Edwards is right when he discusses the increasing financial divide between the rich and the not-rich. I’m sure Graney’s familiar with the term “trickle-down economics.” Here’s an example of how that really works: The federal government gets lazy on enforcing corporate accountability, CEOs make millions of dollars a year going on golf trips, and when it turns up that their profits are going down, they give themselves raises and fire their base of workers. That happened with Enron, it happened with MCI, and it’s happening right now with Delphi Automotive Systems, the foremost employer from my hometown. When 5,000 people from your hometown get fired in one summer, you can expect the consequences to trickle-down: the entire community shuts down, as well. Indeed, many of my high school friends’ parents have been forced to take up jobs selling TVs at Best Buy. How can one argue that this will not affect the financial situation of their children’s student loans? How can one argue that this doesn’t complicate an issue that’s been brewing for the last decade as cost of tuitions have skyrocketed? That degree’s a great investment, but it damn well better be; it cost $50,000, and who can tell how it’s going to be paid for?
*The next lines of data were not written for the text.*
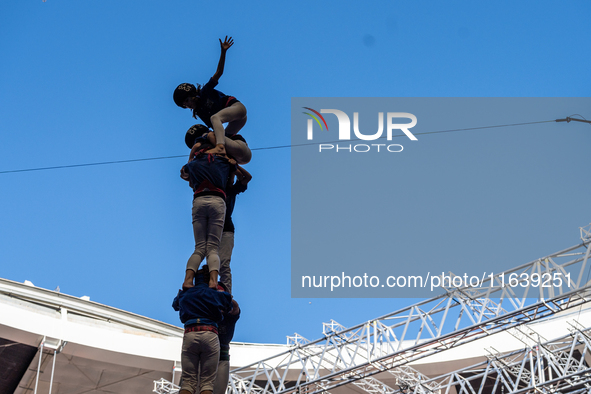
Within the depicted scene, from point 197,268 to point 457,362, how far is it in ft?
58.3

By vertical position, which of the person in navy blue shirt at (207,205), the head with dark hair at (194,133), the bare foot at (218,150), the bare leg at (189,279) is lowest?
the bare leg at (189,279)

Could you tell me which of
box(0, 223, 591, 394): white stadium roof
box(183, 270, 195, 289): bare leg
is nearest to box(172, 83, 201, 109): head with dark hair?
box(183, 270, 195, 289): bare leg

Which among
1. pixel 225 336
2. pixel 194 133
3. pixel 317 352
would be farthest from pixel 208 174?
pixel 317 352

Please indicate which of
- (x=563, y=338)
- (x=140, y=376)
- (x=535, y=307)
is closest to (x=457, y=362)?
(x=563, y=338)

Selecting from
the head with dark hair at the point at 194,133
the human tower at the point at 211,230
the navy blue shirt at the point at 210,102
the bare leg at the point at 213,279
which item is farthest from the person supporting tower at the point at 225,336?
the navy blue shirt at the point at 210,102

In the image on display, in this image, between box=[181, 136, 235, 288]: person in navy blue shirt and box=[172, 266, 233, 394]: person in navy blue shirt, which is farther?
box=[181, 136, 235, 288]: person in navy blue shirt

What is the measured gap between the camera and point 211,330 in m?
6.54

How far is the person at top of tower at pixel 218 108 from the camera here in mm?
7617

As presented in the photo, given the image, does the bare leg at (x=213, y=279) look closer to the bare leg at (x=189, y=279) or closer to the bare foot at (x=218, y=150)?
the bare leg at (x=189, y=279)

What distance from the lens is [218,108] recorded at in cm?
796

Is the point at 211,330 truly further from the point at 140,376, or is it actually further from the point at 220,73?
the point at 140,376

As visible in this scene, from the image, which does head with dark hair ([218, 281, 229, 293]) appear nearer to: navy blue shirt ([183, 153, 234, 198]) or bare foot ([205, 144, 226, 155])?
navy blue shirt ([183, 153, 234, 198])

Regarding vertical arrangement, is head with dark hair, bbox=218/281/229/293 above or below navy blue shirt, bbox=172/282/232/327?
above

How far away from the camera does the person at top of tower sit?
7.62 metres
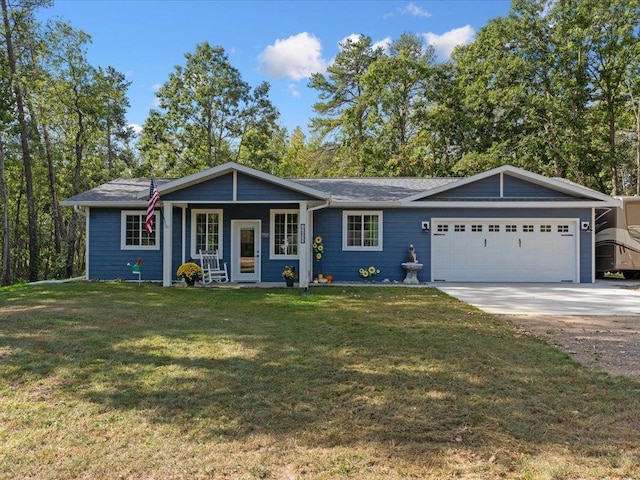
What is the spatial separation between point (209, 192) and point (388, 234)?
203 inches

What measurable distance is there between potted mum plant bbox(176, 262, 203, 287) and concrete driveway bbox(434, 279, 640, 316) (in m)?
6.38

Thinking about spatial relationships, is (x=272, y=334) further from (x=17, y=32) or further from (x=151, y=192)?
(x=17, y=32)

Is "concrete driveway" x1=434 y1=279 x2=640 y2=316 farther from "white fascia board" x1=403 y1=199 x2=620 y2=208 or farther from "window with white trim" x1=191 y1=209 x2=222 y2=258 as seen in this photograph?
"window with white trim" x1=191 y1=209 x2=222 y2=258

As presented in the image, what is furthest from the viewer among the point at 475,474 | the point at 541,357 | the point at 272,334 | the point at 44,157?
the point at 44,157

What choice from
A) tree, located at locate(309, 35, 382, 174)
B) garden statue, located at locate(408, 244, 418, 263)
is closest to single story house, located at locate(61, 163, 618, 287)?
garden statue, located at locate(408, 244, 418, 263)

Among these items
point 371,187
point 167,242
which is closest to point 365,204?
point 371,187

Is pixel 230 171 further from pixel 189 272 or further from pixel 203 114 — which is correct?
pixel 203 114

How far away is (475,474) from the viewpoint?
2385 mm

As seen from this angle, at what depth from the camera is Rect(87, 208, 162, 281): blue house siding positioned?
41.3ft

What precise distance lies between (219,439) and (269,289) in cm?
794

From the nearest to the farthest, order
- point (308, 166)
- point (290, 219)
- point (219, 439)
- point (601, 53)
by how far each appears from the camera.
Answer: point (219, 439), point (290, 219), point (601, 53), point (308, 166)

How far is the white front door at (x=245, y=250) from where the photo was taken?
40.8 ft

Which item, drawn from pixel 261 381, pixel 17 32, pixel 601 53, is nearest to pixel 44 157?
pixel 17 32

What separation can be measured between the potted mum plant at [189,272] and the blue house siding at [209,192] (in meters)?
1.73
There are too many Americans who cannot afford the basics of a healthy, sustainable life. There are too many Americans who cannot afford to get sick because they are uninsured. It’s not, as George Will and Brian Graney would have us believe, an issue about life expectancy – are you kidding me? It’s an issue of federal ineptitude and corporate mismanagement. It’s an issue of affordable education and health insurance. It’s an issue that challenges us to ask ourselves if we’re not being too foolish about the promises we’ve been raised to believe capitalism will provide.
John Edwards is rich – OK, Graney, what’s your point? He’s got a big house built with money he earned from a career as a successful lawyer. Is he a target of misplaced insult simply because he wants to help disadvantaged Americans achieve as he has? Or is he just a convenient framing device for a lazy rhetorical sound-byte?